> _Requirements_:
**A)** Decide whether each statement below agrees with the album entry, answering yes or no and quoting the deciding words of the entry exactly: (i) The album was recorded at Nola Recording Studio in New York City. (ii) The Allmusic review gave the album five stars. (iii) The album came out on the Verve label.
**B)** Reproduce the album entry from "Bob Brookmeyer chronology" up to and including "and Stan Getz.".
**C)** In the album entry, which critic reviewed the record for Downbeat?

— start Source passage —

Studio album by Bob Brookmeyer, Stan Getz
- Released: 1961
- Recorded: September 12–13, 1961
- Venue: Nola Recording Studio, New York City, NY
- Genre: Jazz
- Length: 42:59
- Label: Verve
- Producer: Creed Taylor

Bob Brookmeyer chronology
| 7 x Wilder (1961) | Recorded Fall 1961 (1961) | Gloomy Sunday and Other Bright Moments (1962) |

Stan Getz chronology
| Focus (1961) | Recorded Fall 1961 (1961) | Big Band Bossa Nova (1962) |

= Recorded Fall 1961 =

Recorded Fall 1961 is a 1961 studio album by American jazz musicians Bob Brookmeyer and Stan Getz.

==Reception==
The Allmusic review by Scott Yanow awarded the album four and a half stars and stated: "As usual the cool-toned tenor blends in very well with the valve trombonist and, backed by a fine rhythm section...This little-known session is often quite memorable".

In Downbeat, Ira Gitler gave the record a perfect five-star rating and noted that the album marked two occasions: "the first recording by Getz since his return to the United States [and] a reunion with Brookmeyer, his partner of the mid-’50s."

— end Source passage —
— start Supplied information —

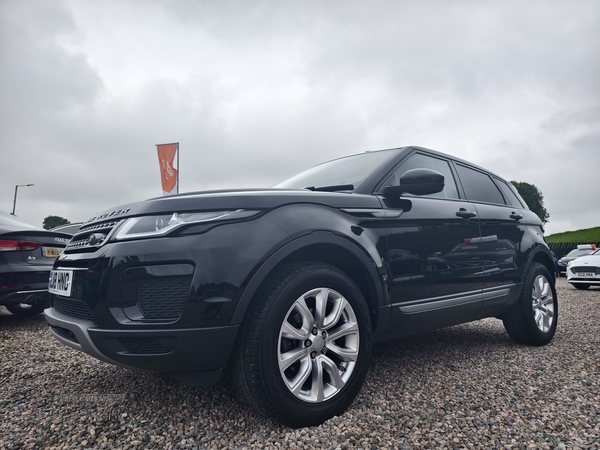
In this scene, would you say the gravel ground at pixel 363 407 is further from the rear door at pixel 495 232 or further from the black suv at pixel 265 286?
the rear door at pixel 495 232

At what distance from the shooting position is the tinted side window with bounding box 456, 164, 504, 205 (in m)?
3.90

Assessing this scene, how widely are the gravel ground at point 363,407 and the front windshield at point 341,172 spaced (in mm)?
1372

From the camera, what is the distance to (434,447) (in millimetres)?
1965

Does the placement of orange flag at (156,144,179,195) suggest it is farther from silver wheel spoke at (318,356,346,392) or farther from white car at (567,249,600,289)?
white car at (567,249,600,289)

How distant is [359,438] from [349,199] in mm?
1284

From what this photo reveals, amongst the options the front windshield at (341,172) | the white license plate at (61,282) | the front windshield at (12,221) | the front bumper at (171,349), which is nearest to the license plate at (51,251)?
the front windshield at (12,221)

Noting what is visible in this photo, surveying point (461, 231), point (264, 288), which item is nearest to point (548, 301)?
point (461, 231)

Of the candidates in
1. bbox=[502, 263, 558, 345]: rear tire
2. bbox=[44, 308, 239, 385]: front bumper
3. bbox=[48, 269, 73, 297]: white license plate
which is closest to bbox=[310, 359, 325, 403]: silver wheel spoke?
bbox=[44, 308, 239, 385]: front bumper

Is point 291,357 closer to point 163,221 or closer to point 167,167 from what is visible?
point 163,221

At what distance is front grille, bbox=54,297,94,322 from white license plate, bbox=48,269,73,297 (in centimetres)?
4

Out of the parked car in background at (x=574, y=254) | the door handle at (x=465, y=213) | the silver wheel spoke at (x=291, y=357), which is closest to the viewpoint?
the silver wheel spoke at (x=291, y=357)

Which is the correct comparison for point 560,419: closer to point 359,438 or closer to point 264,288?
point 359,438

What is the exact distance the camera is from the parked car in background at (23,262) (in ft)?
14.0

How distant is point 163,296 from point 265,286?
1.57 ft
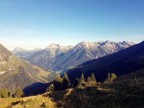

— end Supplied information —

> _Answers to each task_:
**A)**
(i) Yes: "Venue: Nola Recording Studio, New York City, NY"
(ii) No: "awarded the album four and a half stars"
(iii) Yes: "Label: Verve"

**B)**
Bob Brookmeyer chronology
| 7 x Wilder (1961) | Recorded Fall 1961 (1961) | Gloomy Sunday and Other Bright Moments (1962) |

Stan Getz chronology
| Focus (1961) | Recorded Fall 1961 (1961) | Big Band Bossa Nova (1962) |

= Recorded Fall 1961 =

Recorded Fall 1961 is a 1961 studio album by American jazz musicians Bob Brookmeyer and Stan Getz.

**C)** Ira Gitler